Your goal:
Reproduce, character for character, the part of the article on pollution in Cubatao below that begins at the words "Impresarios of the" and stops after the words "and chemical effluents.".

Selected passage:
Perils of developing too fast: Brazil's case study of pollution
A visitor's first impression of this town 20 miles southeast of Sao Paulo is smoke. It hovers in soup-thick clouds - of fluoride gas, sulfur dioxide, ammonia, and carbon monoxide - that often blot out the sun for days.
The next thing the visitor notices is the stench, a suffocating smell of sulfur and raw sewage.
The town, which lies at the foot of a steep escarpment, is Cubatao. It is known among its 85,000 residents as ''the inferno'' and ''the valley of death.'' Some say it may be the most polluted city on the planet.
Impresarios of the valley's 23 giant industries say such labels distort Cubatao's problems beyond reason. But Cubatao's petrochemical and other heavy industries pump some 750 tons of toxins - including sulfur dioxide, ammonia, carbon monoxide, and fluoride gas - into the air every day, according to figures released by a Sao Paulo state environmental agency. And this is after a reportedly rigorous cleanup campaign.
Last April, a team of scientists from the University of Sao Paulo recorded two days of ''emergency level'' air contamination by toxic trace elements in a 20-day period. And just last month, government pollution monitoring stations indicated there were several days in which air quality standards were ''inadequate.''
Fishermen long ago stopped working the rivers around the city, which are blackened from sewage and chemical effluents.
''In Cubatao,'' says Maria Alves, a single mother of six, ''people are the filters.''
Nature, indifference, and galloping industrialism - not necessarily in that order - have brought Cubatao to this state of affairs.
Situated on a river estuary 10 miles from the continent's largest seaport of Santos and a short drive from the metropolis of Sao Paulo, Cubatao has long been considered an ideal spot for industry. In less than 40 years, it grew to be South America's largest industrial park, today producing some 15 million tons of vital products and $480 million in exports annually.
But, says University of Sao Paulo physicist Celso Orsini, ''There was no thought given to environmental concerns, or to preservation of the Atlantic forest, or to human beings. All of a sudden, people have woken up to the fact that Cubatao has become one of the worst pollution problems in Brazil, possibly in the world.''
World attention focused on Cubatao several years ago when residents began documenting what appeared to be alarming numbers of infants being born with serious defects. Last month, Cubatao city councilor Romeu Magalhaes added to the worrying evidence, releasing a year-long study that documents an unusually high infant mortality rate in Cubatao last year.

The data:
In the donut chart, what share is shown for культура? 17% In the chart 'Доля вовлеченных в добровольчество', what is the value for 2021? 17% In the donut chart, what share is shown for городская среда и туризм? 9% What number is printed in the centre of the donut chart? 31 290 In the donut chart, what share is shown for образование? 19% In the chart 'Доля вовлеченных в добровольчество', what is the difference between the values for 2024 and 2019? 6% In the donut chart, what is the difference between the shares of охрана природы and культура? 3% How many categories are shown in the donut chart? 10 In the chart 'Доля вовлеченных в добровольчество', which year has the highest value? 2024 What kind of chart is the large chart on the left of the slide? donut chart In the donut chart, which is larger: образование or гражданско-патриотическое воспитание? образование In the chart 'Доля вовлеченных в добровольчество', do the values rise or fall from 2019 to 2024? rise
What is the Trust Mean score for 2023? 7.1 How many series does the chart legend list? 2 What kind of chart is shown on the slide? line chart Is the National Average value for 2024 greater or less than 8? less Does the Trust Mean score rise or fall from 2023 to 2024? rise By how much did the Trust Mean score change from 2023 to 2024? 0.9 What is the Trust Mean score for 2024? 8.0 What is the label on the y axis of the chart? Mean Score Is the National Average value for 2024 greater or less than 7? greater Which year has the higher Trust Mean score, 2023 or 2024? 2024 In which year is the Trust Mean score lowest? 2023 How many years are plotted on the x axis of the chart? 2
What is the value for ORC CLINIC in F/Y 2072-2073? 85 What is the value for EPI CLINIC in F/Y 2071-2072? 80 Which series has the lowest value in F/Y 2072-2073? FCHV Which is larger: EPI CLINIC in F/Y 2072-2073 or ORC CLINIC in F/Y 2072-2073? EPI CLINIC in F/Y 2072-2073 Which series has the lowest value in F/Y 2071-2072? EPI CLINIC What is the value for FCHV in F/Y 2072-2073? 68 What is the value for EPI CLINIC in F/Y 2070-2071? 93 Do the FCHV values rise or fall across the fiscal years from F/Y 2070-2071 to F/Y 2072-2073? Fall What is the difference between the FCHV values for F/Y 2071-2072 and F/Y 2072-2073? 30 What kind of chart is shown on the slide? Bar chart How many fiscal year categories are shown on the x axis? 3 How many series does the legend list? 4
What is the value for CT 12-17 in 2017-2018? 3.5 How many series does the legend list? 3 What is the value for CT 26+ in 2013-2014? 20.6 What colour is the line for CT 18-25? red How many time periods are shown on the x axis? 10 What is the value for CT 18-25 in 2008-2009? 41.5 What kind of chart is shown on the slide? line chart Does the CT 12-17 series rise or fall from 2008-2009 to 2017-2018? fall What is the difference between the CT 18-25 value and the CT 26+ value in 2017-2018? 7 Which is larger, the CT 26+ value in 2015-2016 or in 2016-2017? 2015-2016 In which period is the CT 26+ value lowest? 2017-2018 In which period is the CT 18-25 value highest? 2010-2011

Response box:
Impresarios of the valley's 23 giant industries say such labels distort Cubatao's problems beyond reason. But Cubatao's petrochemical and other heavy industries pump some 750 tons of toxins - including sulfur dioxide, ammonia, carbon monoxide, and fluoride gas - into the air every day, according to figures released by a Sao Paulo state environmental agency. And this is after a reportedly rigorous cleanup campaign.
Last April, a team of scientists from the University of Sao Paulo recorded two days of ''emergency level'' air contamination by toxic trace elements in a 20-day period. And just last month, government pollution monitoring stations indicated there were several days in which air quality standards were ''inadequate.''
Fishermen long ago stopped working the rivers around the city, which are blackened from sewage and chemical effluents.